Proper Application and Removal of Klasse High Gloss Sealant

alext72888

New member
Did a search but couldn't find this specific info.

Been reading a lot on this product and it seems that everyone has their own way of applying and removing the product.

This ranges from simply applying some on a dry pad, applying a small layer, waiting until it hazes up, then wipe down with a dry microfiber.

I have also seen someone literally apply it, and wipe it off with a microfiber IMMEDIATELY after

and some recommend using detail spray during the application, AND during the removal.

I was hoping everyone here could share their way of using the product and why, and maybe give me some advices on if my application is faulty.

My plan:

1. Apply thin layer of klasse
2. Let it haze up and dry (takes 10-30min I believe?)
3. remove haze with detail spray and microfiber cloth


my only worry is that the detail spray will somehow remove some of the klasse. Should I use a dry towel and risk leaving swirls on the paint?

I have also read some APPLY the klasse WITH a detail spray? Can someone please explain how this wont mess up the klasse and dilute it, causing it to not be as effective?
 
I've tried applying it directly and buffing with a MF towel only but I always end up applying too much and it was impossible to remove. Priming the applicator with detail spray helps even out the application a little. The last time I tried using KSG I put it in a spray bottle, sprayed liberally and used a wrung out MF towel that was soaked in Rinseless wash solution then buffed with a dry MF towel. There was no residue left over but not sure how much KSG actually bonded to the paint. More of a detail spray on steroids I guess.
I just used Opti-Seal for the first time and it is way easier to use than KSG. Even applied thick, it flashed clear with almost no residue. I think I'm sold on the WOWA sealants now.
 
I spray it on and wipe it off after a couple seconds. I really prefer to let it set/haze but its just too hard for me to get off no matter how thin Ive applied it .Too much work and sore muscles afterwards.
 
Try using a microfiber applicator.
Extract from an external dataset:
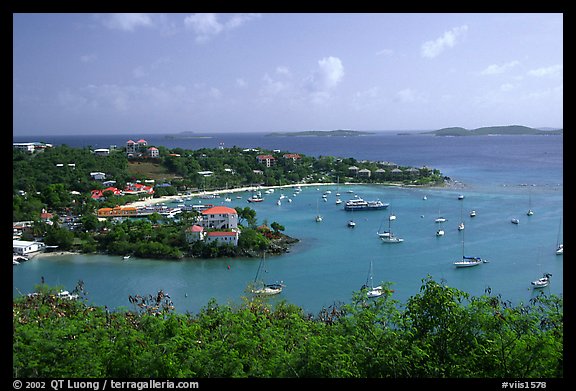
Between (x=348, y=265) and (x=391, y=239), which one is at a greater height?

Have a bowl of water. Dunk the pad and wring it out to where it is damp. Put some KSG into a small spray bottle. Spray the applicator with 1 or 2 spritzes and apply it and work it onto the panel. It should flash fast. Buff off and continue around. You would like to keep the applicator damp. This was the best and easiest way to use KSG. You can add another coat 12 hours later.
 
I've tried many different ways of applying KSG and my preferred method is:
1. KAIO with a polishing pad speed 4-5 on a PC for 3 passes per section (buff off residue as you go)
2. KSG with a microfiber applicator (I use about a nickel sized drop to prime and a few drops extra per panel) and do 2-3 crosshatch passes (one panel at a time)
3. Wipe off about 10 seconds after you've done 2-3 crosshatch passes of KSG, just after your done inspecting...
4. Add an additional layer of KSG 24 hours later (rinseless or waterless wash worked for me to prep for the next layer of KSG)

...Another way that worked well but was harder to remove was letting the KSG set overnight, but a clean, climate controlled garage a must.

I find laying works well with this product and I would apply a minimum of two layers of KSG.

FYI: I used KSG for almost 2 years straight and currently have it on some panels again (to compare KSG's durability to another LSP over the course of this winter)
 
Try using a microfiber applicator. Have a bowl of water. Dunk the pad and wring it out to where it is damp. Put some KSG into a small spray bottle. Spray the applicator with 1 or 2 spritzes and apply it and work it onto the panel. It should flash fast. Buff off and continue around. You would like to keep the applicator damp. This was the best and easiest way to use KSG. You can add another coat 12 hours later.


This.

I have always used a very small spray bottle (4 oz.) to apply SG, and have never had issues with hazing.
 
I just prime a foam applicator with a *TINY* amount, just enough that the applicator doesn't grab but rather glides across the surface being KSGed. I strive for a uniform application but put it on so thinly that I can't see it on silver paint. Let dry if a smooth surface, buff immediately if a textured one. I fog the surface with my breath when I buff (the condensation seems to help make it easier) but otherwise that's it. I use far less than an ounce to do a big vehicle like a minivan or a Suburban. Wait ~24 hours and repeat until I have 4-6 layers.

I've waited several days to buff it off just to see what'd happen, and it was *easier* after the long setup time (but don't try that on trim).

For some reason I've always found KSG very easy to work with, doing it as per the above. Only switched to FK1000P (for the most part) because the layering was too inconvenient with vehicles that can't be out of service for days on end. Well, and I prefer how the FK looks and washes up.